Оторвать от себя магазин с патронами, когда неизвестно, что ждет впереди?!

— Коля, дай патроны.

Ползу, не слышу.

— Выручи, дай «рожок»! — в голосе уже не просьба, а страх.

Проклиная все на свете, отдал. И впервые тогда вытащил из подсумка гранату, приладил в кармашке на груди. Примерился, как рвать кольцо…

Потому и говорю, что живу долго.

На войне, в бою страшно умолкнувшее в твоих руках оружие. В плену, когда не бьют и не расстреливают, — голод и холод.

А сентябрьские ночи становились все длиннее и холоднее. Правда, в туалет стали выводить без повязок, и мы увидели луну, звезды. Ничего в мире не изменится, если вдруг пропадем на какое-то время или даже навсегда…

А однажды вдруг что-то огненное поплыло среди деревьев в направлении землянки. Вернувшись в нее, не поверили глазам, но почувствовали телом — на полу дышала жаром высыпанная лопата углей из-под костра.

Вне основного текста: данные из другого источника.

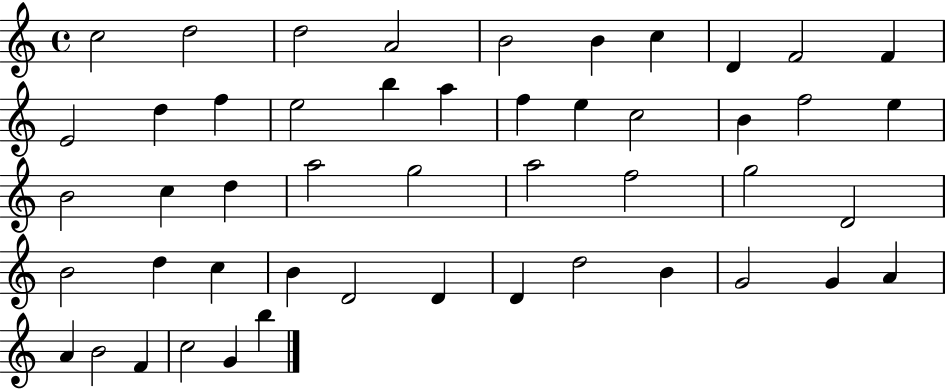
{
  \clef treble
  \time 4/4
  \defaultTimeSignature
  \key c \major
  c''2 d''2 | d''2 a'2 | b'2 b'4 c''4 | d'4 f'2 f'4 | \break e'2 d''4 f''4 | e''2 b''4 a''4 | f''4 e''4 c''2 | b'4 f''2 e''4 | \break b'2 c''4 d''4 | a''2 g''2 | a''2 f''2 | g''2 d'2 | \break b'2 d''4 c''4 | b'4 d'2 d'4 | d'4 d''2 b'4 | g'2 g'4 a'4 | \break a'4 b'2 f'4 | c''2 g'4 b''4 | \bar "|."
}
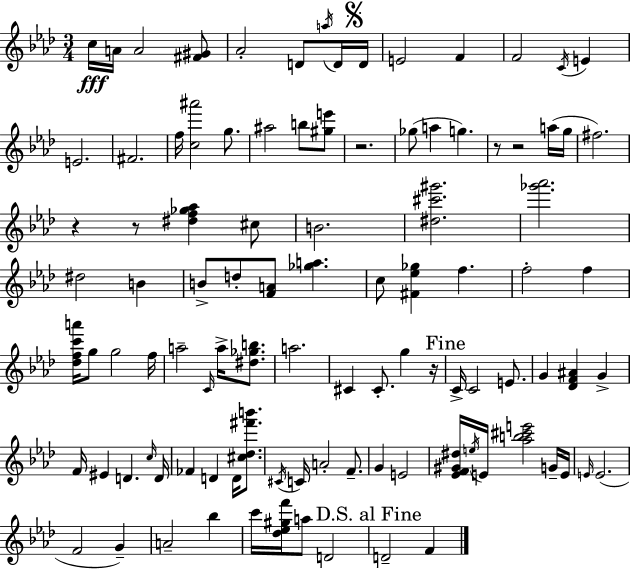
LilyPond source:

{
  \clef treble
  \numericTimeSignature
  \time 3/4
  \key aes \major
  c''16\fff a'16 a'2 <fis' gis'>8 | aes'2-. d'8 \acciaccatura { a''16 } d'16 | \mark \markup { \musicglyph "scripts.segno" } d'16 e'2 f'4 | f'2 \acciaccatura { c'16 } e'4 | \break e'2. | fis'2. | f''16 <c'' ais'''>2 g''8. | ais''2 b''8 | \break <gis'' e'''>8 r2. | ges''8( a''4 g''4.) | r8 r2 | a''16( g''16 fis''2.) | \break r4 r8 <dis'' f'' ges'' aes''>4 | cis''8 b'2. | <dis'' cis''' gis'''>2. | <ges''' aes'''>2. | \break dis''2 b'4 | b'8-> d''8-. <f' a'>8 <ges'' a''>4. | c''8 <fis' ees'' ges''>4 f''4. | f''2-. f''4 | \break <des'' f'' c''' a'''>16 g''8 g''2 | f''16 a''2-- \grace { c'16 } a''16-> | <dis'' ges'' b''>8. a''2. | cis'4 cis'8.-. g''4 | \break r16 \mark "Fine" c'16-> c'2 | e'8. g'4 <des' f' ais'>4 g'4-> | f'16 eis'4 d'4. | \grace { c''16 } d'16 fes'4 d'4 | \break d'16 <cis'' des'' fis''' b'''>8. \acciaccatura { cis'16 } c'16 a'2-. | f'8.-- g'4 e'2 | <ees' f' gis' dis''>16 \acciaccatura { e''16 } e'16 <aes'' b'' cis''' e'''>2 | g'16-- e'16 \grace { e'16 } e'2.( | \break f'2 | g'4--) a'2-- | bes''4 c'''16 <des'' ees'' gis'' f'''>16 a''8 d'2 | \mark "D.S. al Fine" d'2-- | \break f'4 \bar "|."
}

— Так теплее? — довольно переспросил Хозяин.

— А можно и утром приносить? — побежал я опять впереди паровоза, желая сделать обязательной хотя бы ночную порцию жара.

— Посмотрим, — как всегда, ничего не пообещал конкретно Хозяин.

Сам он после посещения Грозного пребывал в мрачном расположении духа. Там его десятки раз останавливали, проверяли документы и требовали разрешение на ношение оружия.

— Да я автомат за собственные деньги купил и никогда никому его не сдам. А где они были, когда я два года воевал в горах? — попытался даже у нас найти он сочувствие. — Повылезли из щелей, все герои, с бородами и на машинах. Да если бы нас было столько, сколько сейчас шляется с автоматами по Грозному, мы бы давно победили.

— Хреново, — не сдержался Борис, когда остались одни. — Если начнутся разборки между отрядами за власть, не оказаться бы между ними. Видели, как раздражены?

Да, охрана своего недовольства уже не скрывала.

— Вы хоть знаете, за что сидите, — сказал Че Гевара совсем неожиданное. — А за что я торчу здесь с вами?